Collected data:
--------------------------------
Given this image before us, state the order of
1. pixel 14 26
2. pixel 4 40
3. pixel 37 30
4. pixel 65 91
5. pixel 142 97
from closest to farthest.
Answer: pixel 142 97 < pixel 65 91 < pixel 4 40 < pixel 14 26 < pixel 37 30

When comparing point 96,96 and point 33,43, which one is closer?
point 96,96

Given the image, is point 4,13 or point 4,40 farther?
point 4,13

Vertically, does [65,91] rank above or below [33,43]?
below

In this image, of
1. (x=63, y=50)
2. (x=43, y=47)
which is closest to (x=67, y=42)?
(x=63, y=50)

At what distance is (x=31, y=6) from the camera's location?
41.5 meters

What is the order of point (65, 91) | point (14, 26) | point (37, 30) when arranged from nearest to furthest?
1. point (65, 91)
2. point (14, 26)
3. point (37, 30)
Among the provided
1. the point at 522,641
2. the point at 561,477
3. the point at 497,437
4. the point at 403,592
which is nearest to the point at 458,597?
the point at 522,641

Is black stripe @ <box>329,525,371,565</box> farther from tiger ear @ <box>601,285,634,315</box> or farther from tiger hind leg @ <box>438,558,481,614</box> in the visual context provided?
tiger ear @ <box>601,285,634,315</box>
--------------------------------
Stated problem: Copy the entries above verbatim, from the line containing "At what distance" through the line containing "3. point (37, 30)", with both of those lines included.

Answer to the problem:
At what distance is (x=31, y=6) from the camera's location?
41.5 meters

What is the order of point (65, 91) | point (14, 26) | point (37, 30) when arranged from nearest to furthest?
1. point (65, 91)
2. point (14, 26)
3. point (37, 30)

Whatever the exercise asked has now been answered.